As the 40th anniversary of Roe v. Wade nears, host Melissa Harris-Perry addresses a letter of encouragement to a woman leading Virginia's fight for reproductive justice.
Just three days shy of closing the calendar on 2012, Virginia Governor Bob McDonnell offered a final parting shot in last year’s onslaught of legal restrictions against women’s reproductive rights. Quietly, with no public announcement, he certified new regulations that could result in the closure of abortion clinics in the state.
Here is where we find ourselves, as we approach this month’s 40th anniversary of the Supreme Court’s landmark Roe v. Wade decision — watching as state anti-choice lawmakers gradually chip away at the federal government’s affirmation that a woman has the right to control her own body.
But we also find ourselves witnessing vocal, impassioned, and effective resistance to those efforts as well. So, this week, as we near the anniversary — and the seemingly inevitable Supreme Court challenge — to Roe v. Wade, I want to address this week’s open letter to one of the voices who led that charge last year: NARAL Pro-Choice Virginia Executive Director, Tarina Keene.
It’s me, Melissa. I hope in 2013 that you get a minute to relax, because 2012 was a busy year for you. It was only March when Governor Bob McDonnell signed a bill requiring doctors to perform an ultrasound on women before they can end an unwanted pregnancy.

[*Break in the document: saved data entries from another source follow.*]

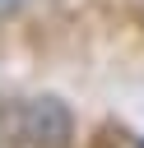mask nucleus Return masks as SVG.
<instances>
[{"mask_svg":"<svg viewBox=\"0 0 144 148\" xmlns=\"http://www.w3.org/2000/svg\"><path fill=\"white\" fill-rule=\"evenodd\" d=\"M14 116H19V143L23 148H70V139H74V120H70L65 102H56V97L14 102Z\"/></svg>","mask_w":144,"mask_h":148,"instance_id":"1","label":"nucleus"},{"mask_svg":"<svg viewBox=\"0 0 144 148\" xmlns=\"http://www.w3.org/2000/svg\"><path fill=\"white\" fill-rule=\"evenodd\" d=\"M0 148H23V143H19V116H14V102H0Z\"/></svg>","mask_w":144,"mask_h":148,"instance_id":"2","label":"nucleus"},{"mask_svg":"<svg viewBox=\"0 0 144 148\" xmlns=\"http://www.w3.org/2000/svg\"><path fill=\"white\" fill-rule=\"evenodd\" d=\"M28 9V0H0V23H9V18H19Z\"/></svg>","mask_w":144,"mask_h":148,"instance_id":"3","label":"nucleus"}]
</instances>
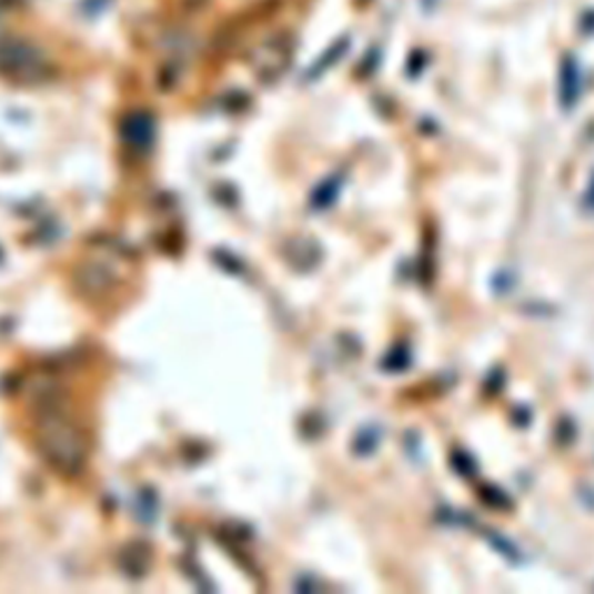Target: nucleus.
<instances>
[{
    "mask_svg": "<svg viewBox=\"0 0 594 594\" xmlns=\"http://www.w3.org/2000/svg\"><path fill=\"white\" fill-rule=\"evenodd\" d=\"M49 72V61L44 51L33 42L19 38L0 40V74L10 77L14 82L36 84L42 82Z\"/></svg>",
    "mask_w": 594,
    "mask_h": 594,
    "instance_id": "nucleus-2",
    "label": "nucleus"
},
{
    "mask_svg": "<svg viewBox=\"0 0 594 594\" xmlns=\"http://www.w3.org/2000/svg\"><path fill=\"white\" fill-rule=\"evenodd\" d=\"M255 68L263 74H279L291 63V49L283 40H268L255 51Z\"/></svg>",
    "mask_w": 594,
    "mask_h": 594,
    "instance_id": "nucleus-3",
    "label": "nucleus"
},
{
    "mask_svg": "<svg viewBox=\"0 0 594 594\" xmlns=\"http://www.w3.org/2000/svg\"><path fill=\"white\" fill-rule=\"evenodd\" d=\"M590 204L594 207V179H592V189H590Z\"/></svg>",
    "mask_w": 594,
    "mask_h": 594,
    "instance_id": "nucleus-6",
    "label": "nucleus"
},
{
    "mask_svg": "<svg viewBox=\"0 0 594 594\" xmlns=\"http://www.w3.org/2000/svg\"><path fill=\"white\" fill-rule=\"evenodd\" d=\"M40 446L44 457L63 474H77L82 470L87 457L84 439L61 413H47L40 423Z\"/></svg>",
    "mask_w": 594,
    "mask_h": 594,
    "instance_id": "nucleus-1",
    "label": "nucleus"
},
{
    "mask_svg": "<svg viewBox=\"0 0 594 594\" xmlns=\"http://www.w3.org/2000/svg\"><path fill=\"white\" fill-rule=\"evenodd\" d=\"M123 140L138 149H144L153 142V119L149 114H131L121 125Z\"/></svg>",
    "mask_w": 594,
    "mask_h": 594,
    "instance_id": "nucleus-4",
    "label": "nucleus"
},
{
    "mask_svg": "<svg viewBox=\"0 0 594 594\" xmlns=\"http://www.w3.org/2000/svg\"><path fill=\"white\" fill-rule=\"evenodd\" d=\"M578 68L572 59H564L562 63V74H560V95H562V105L564 108H572L574 102L578 100Z\"/></svg>",
    "mask_w": 594,
    "mask_h": 594,
    "instance_id": "nucleus-5",
    "label": "nucleus"
}]
</instances>
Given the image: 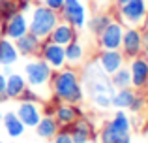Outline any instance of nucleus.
Masks as SVG:
<instances>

But thanks to you and the protests sparked by the spotlight you helped shine on this legislation, the law passed — minus its most invasive provision that would have forced women to undergo a transvaginal ultrasound.
And yes, thanks to you, those Republican legislators in Virginia can never again claim ignorance about the phrase “vaginal probe.” But more importantly, you put lawmakers in other states on notice that we will not stand by idly while they mandate invasive medical procedures for women. After all that, you deserve a moment to catch your breath.
But you won’t get it, because Governor McDonnell is at again. He knew you and Virginia’s pro-choice advocates would be waiting to pounce if he made a lot of fanfare about his new regulations, so he snuck them in between the Christmas and New Year’s holidays. Now, Virginia’s 20 abortion clinics may have to make costly renovations that have nothing to do with the safety and health of their clients, but everything to do with forcing those clinics out of business.
Tarina, provisions like this are why you and other state and local advocates for women’s rights are a critical line of defense for reproductive justice.
Because while its opponents wait to attempt a killing blow to Roe v. Wade in the Supreme Court, they are also delivering its death by a thousand tiny cuts with restrictive state laws. This slow erosion of reproductive rights has left us with the conclusion reached by this week’s Time Magazine cover story, that quote, “Getting an abortion in America is, in some places, harder today than at any point since it became a constitutionally protected right.”
According to the Guttmacher Institute, last year, 43 laws were passed in 19 states to limit women’s access to abortion. It’s the second highest number of annual abortion restrictions passed by state legislatures.
But Tarina, I want you to take heart. Because it is also fewer than half the restrictions passed in 2011 — a year in which a record 92 abortion restrictions were enacted. The difference in those numbers is due in part to people like you who stood *against* restrictive laws, stood *for* women’s reproductive rights, and put the issue on the forefront of our election year political agenda.
And that is what I want you to remember as we near this milestone in the defense of women’s rights. Yes, the fight to defend those rights is in many ways harder than it was four decades ago. But do not give up. Do not give in. Stand your ground. In fact, keep pushing to lay claim to even more ground for reproductive rights.
Let us not only work to block restrictive state laws, but to push even farther for federal policy that expands and improves reproductive justice. So that in another 40 years, we will reflect on 2013 — and 1973 — as the years that women made history.